Family History: Do background research for the oral history

Family History: Do background research for the oral historyBy Barry J. Ewell

It is natural to want to rush out and start the interview process, but no project should begin without some basic investigation of available resources. I found that by gathering and organizing material, I was able to gain a very good insight into which direction I should go and what questions I needed to ask. As you prepare, you may need to review other artifacts, such as old newspapers, county histories, archival records, cemeteries, and photographs.
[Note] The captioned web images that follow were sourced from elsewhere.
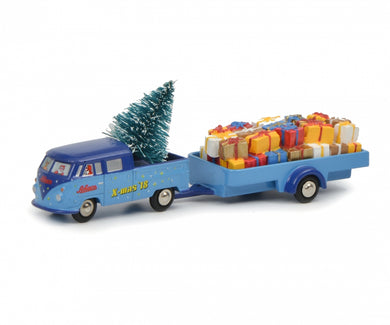 Schuco 1/90 Volkswagen T1 dual cab with trailer Christmas Edition 2018 450557300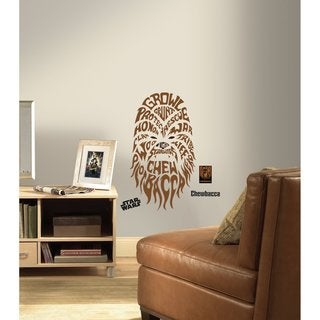 Star Wars Typographic Chewbacca Peel and Stick Giant Wall Decals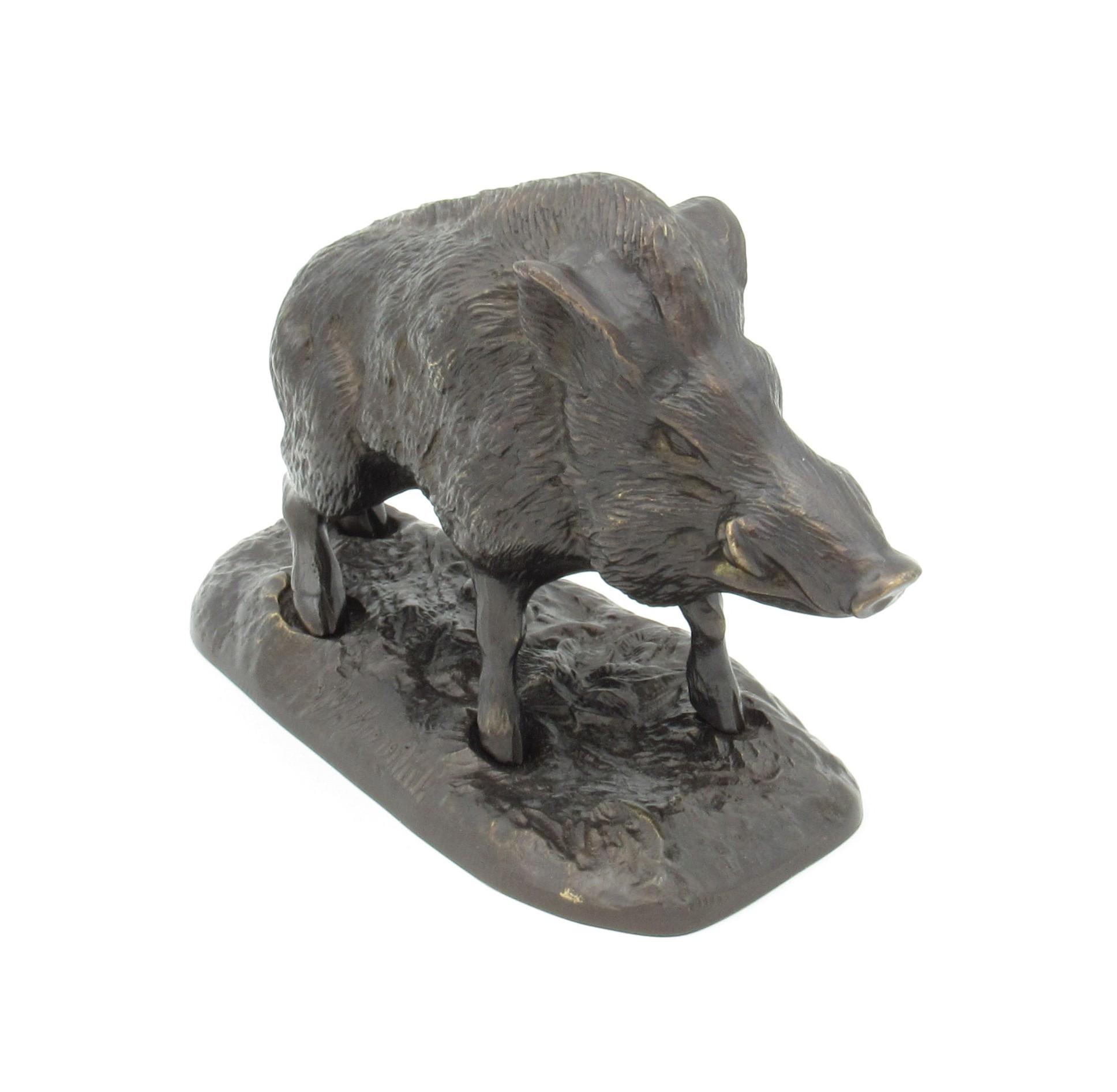Bronze Le Sanglier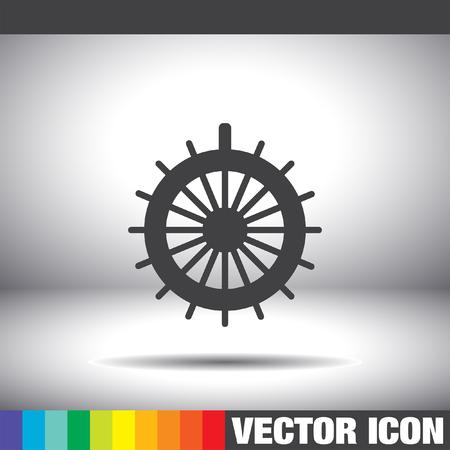 ruder: rudder vector icon Illustration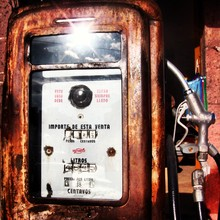 Vintage Gas Pump At Abandoned Station
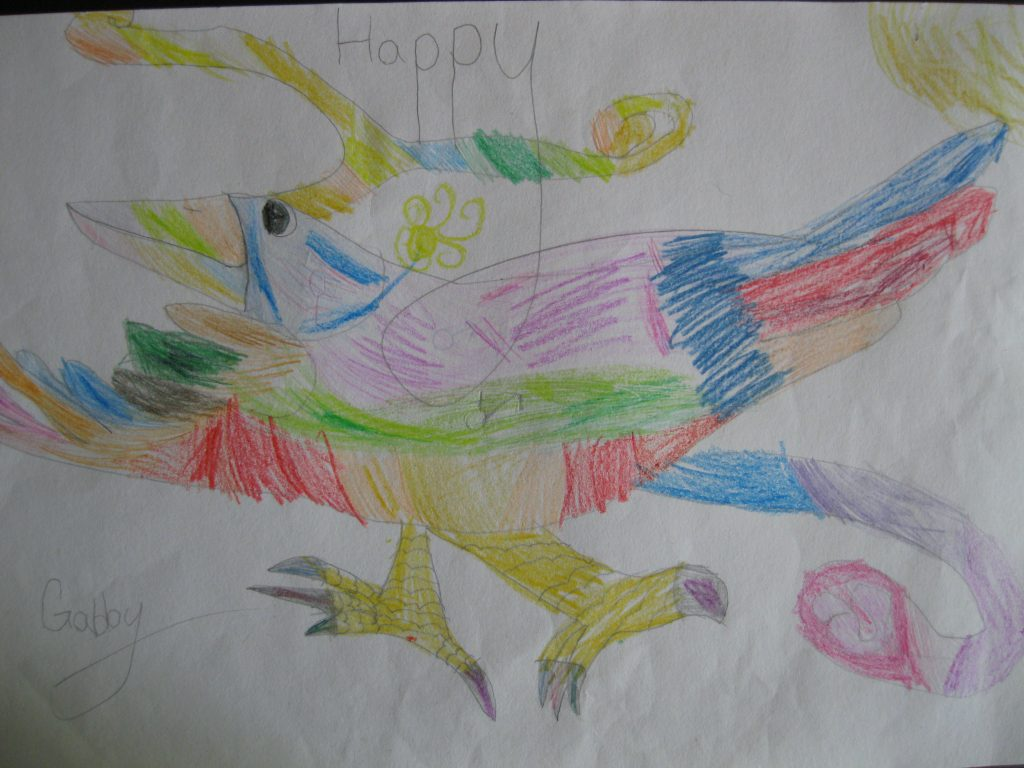 """1st place Gabby, age 8 """"Happy"""" People should be who they want to be. Love who they want to love and be happy."""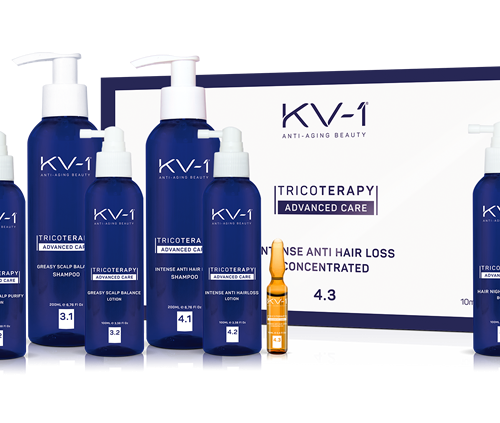 Tricoterapy Advanced Care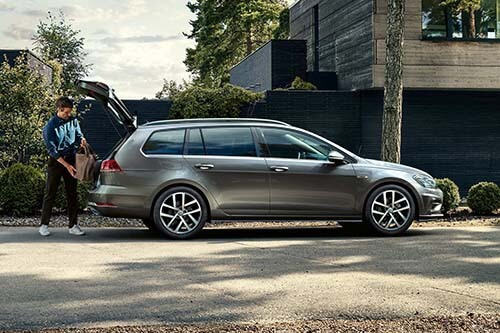 VW Golf Variant Privatleasing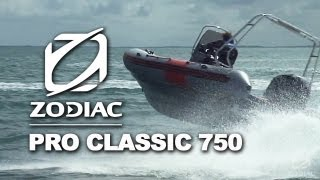 Zodiac Pro Classic 750 | Rigid Inflatable Boats (RIB)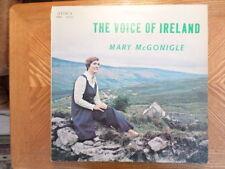 AVOCA LP RECORD STEREO/MARY MCGONIGLE/VOICE OF IRELAND/ IRISH MUSIC VG/VG+ VINYL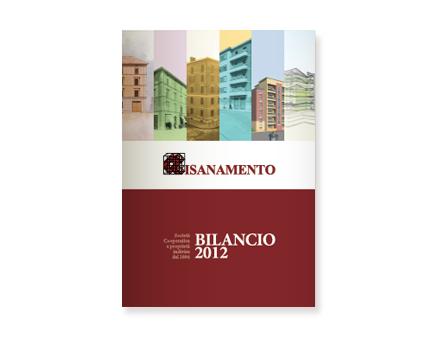 risanamento bilancio 2012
Involve Family and Friends
Involving your family and friends in the process of creating your personal history will not only make the process easier (and the end result more interesting), but it will also help ensure that you have an audience of interested readers who are connected to the completed work. Start the process of involving family and friends by sending them a letter signed by the subject of the project, if available. These letters are most effective if, at a minimum, they accomplish the following:

  • Introduce the project and explain the desired time frame for completion.
  • Ask the recipients to collect photos, stories, and memorabilia that might be appropriate for use in the book.
  • Offer to pay for any copies and other costs they incur in assisting you.
  • Ask family members to contribute their favorite stories concerning the subject.
  • Describe the word processing software being used so that the material submitted (either by disk or in an email attachment) is in the correct format.
  • Include a self-addressed, padded envelope, and a dollar or two “advance reimbursement” for the out-of-pocket costs they will incur in assisting you.